While the x86 microprocessors in this comparison enjoy a clear overall performance advantage, ARM CPUs are renowned for their power usage thriftiness. It is very difficult to compare power usage among the four CPUs under test for this report. The AMD and VIA systems are inappropriate for power comparisons because they are based on desktop hardware.
The chart below contrasts power consumption between the Intel Atom N450 and the ARM Cortex-A8 while running miniBench. The power curves were generated from system power usage adjusted downwards so that idle system power was discarded. For the Atom, idle power was 13.7W with the Gateway netbook’s integrated panel disabled while the idle power for the Pegatron system was only 5.4W.
Be aware that the Pegatron prototype does not implement many power management features. ARM representatives note:
The Pegatron development board was designed as a software development tool and does not have a commercial production software build so it does not have many of the power management features found in ARM-based mobile devices. Production systems would expect to have aggressive power management implemented, lowering the ARM power consumption.
Given this information, the results we show here likely represent an energy consumption condition considerably worse than would be encountered with a similarly configured, commercial, ARM Cortex-A8-based system. Subtracting idle power usage should isolate the curves to the power necessary for running miniBench. Note that the Atom reached minimum power usage shortly after startup and never reached that level again. Idle power beyond that point is about 1 Watt higher. Even taking that into consideration, the Atom consumes at least three times the power of the ARM Cortex A8 on the same tests.

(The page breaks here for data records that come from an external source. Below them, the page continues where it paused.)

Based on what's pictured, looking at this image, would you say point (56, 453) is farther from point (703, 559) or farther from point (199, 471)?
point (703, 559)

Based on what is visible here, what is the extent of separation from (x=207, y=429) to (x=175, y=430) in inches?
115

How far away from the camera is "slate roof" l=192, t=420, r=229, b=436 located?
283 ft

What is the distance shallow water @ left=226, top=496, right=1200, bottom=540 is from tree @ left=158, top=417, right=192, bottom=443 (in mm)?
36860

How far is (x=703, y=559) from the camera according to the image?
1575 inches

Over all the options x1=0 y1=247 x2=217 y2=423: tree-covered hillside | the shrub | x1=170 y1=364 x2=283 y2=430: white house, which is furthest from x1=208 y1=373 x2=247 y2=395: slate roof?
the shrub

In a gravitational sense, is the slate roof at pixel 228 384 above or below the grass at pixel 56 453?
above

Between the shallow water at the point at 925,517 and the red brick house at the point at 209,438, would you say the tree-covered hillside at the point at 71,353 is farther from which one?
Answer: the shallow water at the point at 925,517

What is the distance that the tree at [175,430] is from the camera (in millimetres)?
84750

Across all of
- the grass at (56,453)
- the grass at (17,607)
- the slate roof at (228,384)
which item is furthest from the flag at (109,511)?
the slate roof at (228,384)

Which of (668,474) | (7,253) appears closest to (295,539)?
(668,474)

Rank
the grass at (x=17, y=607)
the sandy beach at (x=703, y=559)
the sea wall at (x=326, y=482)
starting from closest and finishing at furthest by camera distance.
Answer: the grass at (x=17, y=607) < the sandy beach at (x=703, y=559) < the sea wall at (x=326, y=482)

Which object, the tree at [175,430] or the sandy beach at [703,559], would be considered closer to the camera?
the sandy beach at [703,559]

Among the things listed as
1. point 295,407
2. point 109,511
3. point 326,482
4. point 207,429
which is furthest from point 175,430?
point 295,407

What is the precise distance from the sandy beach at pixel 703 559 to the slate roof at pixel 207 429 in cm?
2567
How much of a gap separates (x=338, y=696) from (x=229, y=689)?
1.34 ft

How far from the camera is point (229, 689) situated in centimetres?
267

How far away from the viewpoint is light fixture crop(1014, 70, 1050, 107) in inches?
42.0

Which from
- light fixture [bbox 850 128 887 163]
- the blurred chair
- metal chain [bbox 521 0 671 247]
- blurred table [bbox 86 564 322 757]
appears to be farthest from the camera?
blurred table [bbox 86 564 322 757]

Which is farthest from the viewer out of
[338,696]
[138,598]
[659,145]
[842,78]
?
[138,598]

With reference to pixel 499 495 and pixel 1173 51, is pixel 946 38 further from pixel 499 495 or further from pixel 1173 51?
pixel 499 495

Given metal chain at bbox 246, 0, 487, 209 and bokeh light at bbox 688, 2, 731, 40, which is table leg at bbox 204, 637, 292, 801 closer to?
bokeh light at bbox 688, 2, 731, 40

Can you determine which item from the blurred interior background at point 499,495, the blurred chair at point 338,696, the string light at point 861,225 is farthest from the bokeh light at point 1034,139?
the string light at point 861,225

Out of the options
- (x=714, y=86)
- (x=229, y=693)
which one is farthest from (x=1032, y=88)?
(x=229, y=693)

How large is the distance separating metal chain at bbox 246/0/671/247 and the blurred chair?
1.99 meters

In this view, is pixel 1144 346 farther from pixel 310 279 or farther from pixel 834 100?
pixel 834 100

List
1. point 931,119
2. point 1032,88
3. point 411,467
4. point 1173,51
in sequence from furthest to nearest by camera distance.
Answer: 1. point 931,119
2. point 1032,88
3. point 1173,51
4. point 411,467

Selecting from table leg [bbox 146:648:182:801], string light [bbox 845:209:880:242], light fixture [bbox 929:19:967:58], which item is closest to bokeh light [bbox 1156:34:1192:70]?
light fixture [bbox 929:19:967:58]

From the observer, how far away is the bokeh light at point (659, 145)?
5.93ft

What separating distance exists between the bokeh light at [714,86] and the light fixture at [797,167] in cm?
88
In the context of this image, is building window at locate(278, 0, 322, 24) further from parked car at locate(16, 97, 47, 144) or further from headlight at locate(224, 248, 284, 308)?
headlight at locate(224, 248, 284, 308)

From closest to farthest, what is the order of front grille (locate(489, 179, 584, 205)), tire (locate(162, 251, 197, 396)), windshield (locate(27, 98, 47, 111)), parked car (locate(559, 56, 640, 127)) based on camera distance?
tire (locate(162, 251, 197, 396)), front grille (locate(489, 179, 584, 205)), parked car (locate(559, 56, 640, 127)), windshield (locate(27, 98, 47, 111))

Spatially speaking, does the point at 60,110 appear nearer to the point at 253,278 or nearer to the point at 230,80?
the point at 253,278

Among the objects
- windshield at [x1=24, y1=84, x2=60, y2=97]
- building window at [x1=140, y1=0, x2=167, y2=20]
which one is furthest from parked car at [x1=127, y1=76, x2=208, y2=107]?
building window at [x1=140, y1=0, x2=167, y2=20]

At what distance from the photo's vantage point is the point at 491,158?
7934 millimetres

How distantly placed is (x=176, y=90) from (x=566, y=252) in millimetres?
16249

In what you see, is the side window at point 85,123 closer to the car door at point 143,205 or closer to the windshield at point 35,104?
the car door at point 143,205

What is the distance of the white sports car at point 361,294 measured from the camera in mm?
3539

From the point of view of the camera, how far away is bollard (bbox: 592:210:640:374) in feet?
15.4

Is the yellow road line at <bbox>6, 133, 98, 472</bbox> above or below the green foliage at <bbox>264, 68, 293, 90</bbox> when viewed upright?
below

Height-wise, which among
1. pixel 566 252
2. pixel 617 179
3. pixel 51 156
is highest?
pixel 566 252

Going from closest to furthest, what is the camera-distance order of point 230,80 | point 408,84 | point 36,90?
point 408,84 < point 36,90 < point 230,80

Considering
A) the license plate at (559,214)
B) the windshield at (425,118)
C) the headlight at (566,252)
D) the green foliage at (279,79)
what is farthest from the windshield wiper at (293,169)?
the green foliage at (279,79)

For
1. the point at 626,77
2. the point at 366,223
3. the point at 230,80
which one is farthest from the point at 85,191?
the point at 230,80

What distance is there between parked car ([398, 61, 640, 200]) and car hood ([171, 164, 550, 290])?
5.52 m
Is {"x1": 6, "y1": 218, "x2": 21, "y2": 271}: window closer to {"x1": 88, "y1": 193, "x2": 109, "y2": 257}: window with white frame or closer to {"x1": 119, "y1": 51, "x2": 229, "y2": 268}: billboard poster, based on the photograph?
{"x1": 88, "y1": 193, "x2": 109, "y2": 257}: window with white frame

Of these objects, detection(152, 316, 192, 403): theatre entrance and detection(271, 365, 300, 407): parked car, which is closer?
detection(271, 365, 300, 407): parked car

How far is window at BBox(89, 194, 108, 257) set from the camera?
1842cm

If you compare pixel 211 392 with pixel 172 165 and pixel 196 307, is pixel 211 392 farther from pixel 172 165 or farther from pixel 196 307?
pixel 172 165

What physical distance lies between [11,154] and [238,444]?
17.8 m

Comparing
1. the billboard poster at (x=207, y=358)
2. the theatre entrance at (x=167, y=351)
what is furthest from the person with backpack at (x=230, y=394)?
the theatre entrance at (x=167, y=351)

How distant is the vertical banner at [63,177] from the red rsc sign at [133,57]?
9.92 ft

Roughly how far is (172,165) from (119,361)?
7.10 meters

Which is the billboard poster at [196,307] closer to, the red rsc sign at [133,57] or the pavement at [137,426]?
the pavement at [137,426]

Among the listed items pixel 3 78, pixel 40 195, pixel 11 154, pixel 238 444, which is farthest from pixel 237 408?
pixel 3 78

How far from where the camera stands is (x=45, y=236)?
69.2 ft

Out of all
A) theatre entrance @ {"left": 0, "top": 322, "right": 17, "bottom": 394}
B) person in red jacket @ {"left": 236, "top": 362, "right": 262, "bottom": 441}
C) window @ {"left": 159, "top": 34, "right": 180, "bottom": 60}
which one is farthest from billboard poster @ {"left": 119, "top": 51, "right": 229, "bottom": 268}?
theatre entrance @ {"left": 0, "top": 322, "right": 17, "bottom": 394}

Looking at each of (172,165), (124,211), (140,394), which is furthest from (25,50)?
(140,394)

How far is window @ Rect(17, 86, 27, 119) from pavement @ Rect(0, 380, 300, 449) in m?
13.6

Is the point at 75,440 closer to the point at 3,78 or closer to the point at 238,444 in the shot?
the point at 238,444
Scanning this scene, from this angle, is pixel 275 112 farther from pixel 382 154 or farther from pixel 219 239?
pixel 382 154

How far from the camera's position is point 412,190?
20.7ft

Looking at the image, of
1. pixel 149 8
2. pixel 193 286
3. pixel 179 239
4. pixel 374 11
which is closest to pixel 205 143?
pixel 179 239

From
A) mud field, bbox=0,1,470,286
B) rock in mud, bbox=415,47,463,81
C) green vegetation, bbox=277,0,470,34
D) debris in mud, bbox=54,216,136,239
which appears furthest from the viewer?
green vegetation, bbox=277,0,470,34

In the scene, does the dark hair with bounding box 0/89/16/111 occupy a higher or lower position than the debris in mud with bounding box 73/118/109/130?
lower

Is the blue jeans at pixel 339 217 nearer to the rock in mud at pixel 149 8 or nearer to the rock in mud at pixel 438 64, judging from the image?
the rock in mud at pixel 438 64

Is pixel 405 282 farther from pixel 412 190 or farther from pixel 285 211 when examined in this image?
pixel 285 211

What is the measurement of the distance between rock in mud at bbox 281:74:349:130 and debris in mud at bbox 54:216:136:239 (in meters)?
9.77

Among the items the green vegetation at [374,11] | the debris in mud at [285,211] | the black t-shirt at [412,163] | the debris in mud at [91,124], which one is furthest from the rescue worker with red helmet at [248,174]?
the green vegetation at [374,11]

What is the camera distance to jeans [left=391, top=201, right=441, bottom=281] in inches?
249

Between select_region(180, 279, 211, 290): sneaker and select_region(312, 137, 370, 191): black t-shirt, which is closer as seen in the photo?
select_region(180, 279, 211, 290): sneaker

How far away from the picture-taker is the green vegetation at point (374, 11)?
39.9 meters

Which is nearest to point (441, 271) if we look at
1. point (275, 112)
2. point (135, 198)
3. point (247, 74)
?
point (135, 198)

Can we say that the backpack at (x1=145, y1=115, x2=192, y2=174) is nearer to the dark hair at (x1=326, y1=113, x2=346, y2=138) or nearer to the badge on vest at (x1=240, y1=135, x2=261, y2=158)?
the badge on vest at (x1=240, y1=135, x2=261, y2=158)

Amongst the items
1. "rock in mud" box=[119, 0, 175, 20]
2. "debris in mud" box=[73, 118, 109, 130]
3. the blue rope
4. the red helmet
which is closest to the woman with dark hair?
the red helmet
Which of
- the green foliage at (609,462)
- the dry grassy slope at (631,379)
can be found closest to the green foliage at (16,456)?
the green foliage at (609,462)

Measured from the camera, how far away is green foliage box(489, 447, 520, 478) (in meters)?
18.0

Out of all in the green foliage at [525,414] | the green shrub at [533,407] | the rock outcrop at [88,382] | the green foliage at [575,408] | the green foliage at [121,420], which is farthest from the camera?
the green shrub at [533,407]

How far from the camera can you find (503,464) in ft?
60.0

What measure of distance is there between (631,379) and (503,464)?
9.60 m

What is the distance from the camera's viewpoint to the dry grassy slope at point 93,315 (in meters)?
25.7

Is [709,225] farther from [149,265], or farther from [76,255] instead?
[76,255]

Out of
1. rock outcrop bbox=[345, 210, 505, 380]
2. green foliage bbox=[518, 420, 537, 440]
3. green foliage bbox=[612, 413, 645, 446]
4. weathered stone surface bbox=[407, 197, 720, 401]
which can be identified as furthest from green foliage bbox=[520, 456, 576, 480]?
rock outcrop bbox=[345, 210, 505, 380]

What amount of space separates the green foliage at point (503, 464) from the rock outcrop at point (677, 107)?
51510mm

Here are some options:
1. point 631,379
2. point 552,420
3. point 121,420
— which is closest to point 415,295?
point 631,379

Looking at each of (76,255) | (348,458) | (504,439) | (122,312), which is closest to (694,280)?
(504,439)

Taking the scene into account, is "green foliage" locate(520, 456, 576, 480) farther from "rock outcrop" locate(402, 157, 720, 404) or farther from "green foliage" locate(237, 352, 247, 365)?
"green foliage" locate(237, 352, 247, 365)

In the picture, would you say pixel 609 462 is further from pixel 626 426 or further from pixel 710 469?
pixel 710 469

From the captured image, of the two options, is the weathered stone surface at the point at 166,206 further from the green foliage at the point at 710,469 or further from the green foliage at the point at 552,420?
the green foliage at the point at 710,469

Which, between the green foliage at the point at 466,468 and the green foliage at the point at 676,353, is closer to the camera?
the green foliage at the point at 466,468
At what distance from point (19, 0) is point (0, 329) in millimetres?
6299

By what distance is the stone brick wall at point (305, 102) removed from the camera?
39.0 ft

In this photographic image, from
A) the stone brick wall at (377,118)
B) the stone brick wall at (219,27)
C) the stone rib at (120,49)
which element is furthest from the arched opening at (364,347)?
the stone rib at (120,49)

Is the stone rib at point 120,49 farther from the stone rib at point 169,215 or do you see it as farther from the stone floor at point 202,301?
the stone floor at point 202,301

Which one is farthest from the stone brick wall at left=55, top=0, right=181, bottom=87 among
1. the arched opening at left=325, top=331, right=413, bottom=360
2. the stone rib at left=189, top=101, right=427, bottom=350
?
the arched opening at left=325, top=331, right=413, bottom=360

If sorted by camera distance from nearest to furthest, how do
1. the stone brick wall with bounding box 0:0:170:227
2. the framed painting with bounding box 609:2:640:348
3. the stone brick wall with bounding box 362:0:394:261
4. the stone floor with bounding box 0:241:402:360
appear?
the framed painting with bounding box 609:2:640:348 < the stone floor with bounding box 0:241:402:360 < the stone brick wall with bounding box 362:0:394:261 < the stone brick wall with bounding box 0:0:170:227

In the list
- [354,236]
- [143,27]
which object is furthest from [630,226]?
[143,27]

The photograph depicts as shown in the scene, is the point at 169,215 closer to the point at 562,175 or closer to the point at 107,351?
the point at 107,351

It’s particularly interesting to see how power usage compares on the AES tests where both CPUs deliver comparable performance. The first major hump on the Atom curve shows the power consumed on the AES tests. Compared with the ARM Cortex-A8, the Intel Atom N450 required about four times more power while delivering only about 30 percent additional performance - and this is with a 25 percent clock speed advantage.
The sharp peak in Atom power usage occurred on the miniBench floating-point memory bandwidth tests.
The Atom completes miniBench in about one-half the time needed by the ARM Cortex-A8 due to the ARM processor’s very poor floating-point performance. The first major dips in both curves [at 1000s and 2000s] indicate where the two systems complete the benchmark.
Even though floating-point hardware can draw a lot of power, FP units usually deliver significant energy savings because floating-point operations take much less time to complete with accelerated hardware support. Energy consumed for a task is: E = P * t, where "E" is for "Energy," "P" is for "Power" and "t" is for "time." Good floating point hardware might drive up power demands, but the time to complete FP operations is reduced enough to dramatically reduce the total energy needed for those operations.
Despite the fact that the ARM Cortex-A8 blows away the Intel Atom in power thriftiness, don’t belittle the Atom. It is a resounding success in terms of reducing the power demands of x86 microprocessors. The Intel Atom is currently the only realistic x86 system-on-chip [SoC] design ready to migrate downwards into smartphones.
Doubtlessly inspired by the VIA C7 - which explains why Intel set up shop in Austin, the same town where VIA’s Centaur design team is headquartered [in fact, a few ex-"Centaurians" worked on the Atom] - the Intel Atom delivers acceptable performance while sipping power at levels far lower than usually seen in the x86 world. Right now, there is no competing, low-power x86 CPU - let alone SoC - that can match the Atom in terms of performance per Watt, especially on multithreaded applications.